Europe therefore needs more than AI researchers and data-centre engineers. It needs developer-tool builders, enterprise platform engineers, security engineers, product designers, eval engineers, compiler specialists, RAG and search specialists, identity experts, forward-deployed engineers, procurement operators, and support organisations that can make frontier capability usable inside real firms. The lab is necessary, but the operator stack decides adoption.
Inferior systems create inferior feedback
The buyer problem is decisive. Who buys the European system if it is worse? Governments and regulated firms may buy it for compliance, resilience, or political reasons, while the highest-leverage users keep using better US systems whenever they can.
That creates a weak feedback loop. Captive customers tolerate inferior performance because policy instructs them to tolerate it. Vendors learn to satisfy procurement language. The product becomes sovereign in documentation while losing the frontier in practice.
A serious sovereignty programme needs buyers who can reject the product. European software firms, banks, defence suppliers, energy companies, manufacturers, telecoms, public agencies, hospitals, and universities should be anchor users, but they must bring hard tasks, hard datasets, hard acceptance criteria, and hard deployment constraints. A customer who cannot say no is not a customer; it is a subsidy channel.
The real choice
Europe’s choice is not between dependency and a comfortable sovereign alternative. It is between dependency and an uncomfortable level of concentration. Europe would need to commit money before the politics feels ready, pick sites before every region is satisfied, build grid and compute before the committee cycle completes, fund the operator layer instead of only research, and judge the result against US frontier systems rather than internal milestones.

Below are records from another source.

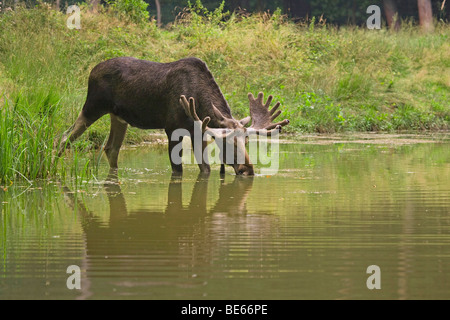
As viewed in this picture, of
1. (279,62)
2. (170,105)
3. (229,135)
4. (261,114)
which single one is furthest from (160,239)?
(279,62)

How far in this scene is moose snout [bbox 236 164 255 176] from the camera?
452 inches

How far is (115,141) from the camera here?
12984 millimetres

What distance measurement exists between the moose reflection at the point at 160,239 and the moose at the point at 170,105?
1.67m

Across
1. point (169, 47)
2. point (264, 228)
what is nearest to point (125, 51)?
point (169, 47)

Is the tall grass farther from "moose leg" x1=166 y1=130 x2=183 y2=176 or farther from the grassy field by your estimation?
the grassy field

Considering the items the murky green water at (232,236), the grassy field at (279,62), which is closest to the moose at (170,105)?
the murky green water at (232,236)

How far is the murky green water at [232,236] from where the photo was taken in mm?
5531

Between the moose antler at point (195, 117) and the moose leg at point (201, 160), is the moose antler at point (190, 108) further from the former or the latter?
the moose leg at point (201, 160)

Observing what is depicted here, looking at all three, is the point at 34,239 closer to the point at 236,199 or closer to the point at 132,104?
the point at 236,199

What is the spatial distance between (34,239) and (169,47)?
1735 centimetres

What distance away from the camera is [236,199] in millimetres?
9594

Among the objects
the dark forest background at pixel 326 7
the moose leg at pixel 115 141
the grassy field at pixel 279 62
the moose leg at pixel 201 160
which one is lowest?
the moose leg at pixel 201 160

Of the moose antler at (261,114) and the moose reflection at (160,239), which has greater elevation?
the moose antler at (261,114)

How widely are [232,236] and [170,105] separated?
5.23m
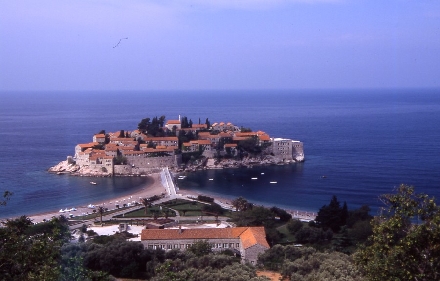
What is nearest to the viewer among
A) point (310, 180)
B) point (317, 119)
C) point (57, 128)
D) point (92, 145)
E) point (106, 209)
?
point (106, 209)

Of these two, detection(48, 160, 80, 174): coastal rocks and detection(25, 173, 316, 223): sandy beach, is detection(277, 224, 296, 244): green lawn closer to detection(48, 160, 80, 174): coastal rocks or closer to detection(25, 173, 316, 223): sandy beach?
detection(25, 173, 316, 223): sandy beach

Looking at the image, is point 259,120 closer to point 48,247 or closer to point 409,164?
point 409,164

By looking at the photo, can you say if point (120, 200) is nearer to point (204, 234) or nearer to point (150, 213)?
point (150, 213)

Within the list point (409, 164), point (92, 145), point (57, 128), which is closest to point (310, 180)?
point (409, 164)

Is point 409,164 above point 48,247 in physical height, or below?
below

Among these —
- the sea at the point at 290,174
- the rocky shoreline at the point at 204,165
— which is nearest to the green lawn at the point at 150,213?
the sea at the point at 290,174

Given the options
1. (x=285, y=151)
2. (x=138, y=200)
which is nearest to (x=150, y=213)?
(x=138, y=200)
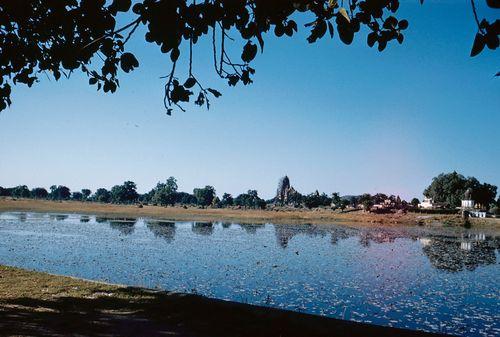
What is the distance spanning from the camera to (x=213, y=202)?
198 meters

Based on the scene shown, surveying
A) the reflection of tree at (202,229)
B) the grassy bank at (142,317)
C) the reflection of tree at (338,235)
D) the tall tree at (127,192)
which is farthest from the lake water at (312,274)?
the tall tree at (127,192)

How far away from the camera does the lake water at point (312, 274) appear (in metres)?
15.8

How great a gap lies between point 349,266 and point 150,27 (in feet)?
82.9

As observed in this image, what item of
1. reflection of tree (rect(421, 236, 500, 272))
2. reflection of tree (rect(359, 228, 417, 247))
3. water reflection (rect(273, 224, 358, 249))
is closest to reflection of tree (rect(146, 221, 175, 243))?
water reflection (rect(273, 224, 358, 249))

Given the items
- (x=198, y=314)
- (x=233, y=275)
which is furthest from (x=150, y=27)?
(x=233, y=275)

The European Court of Auditors’ special report on EU AI ambition already called for stronger governance and more focused investment. Frontier AI turns that bureaucratic warning into a strategic deadline. If Europe does not have frontier model parity in 2029 and operational parity by 2030, the dependency gap will widen through integrations, data gravity, developer habits, procurement defaults, enterprise agents, and operating-model redesign.
The Anthropic order proves the access risk. The benchmark data shows that the risk class is not uniquely Anthropic’s. The infrastructure data shows that Europe’s current plan is too small and too slow. The enterprise product layer shows that model parity is only the first gate. Everything below parity is dependency with better stationery.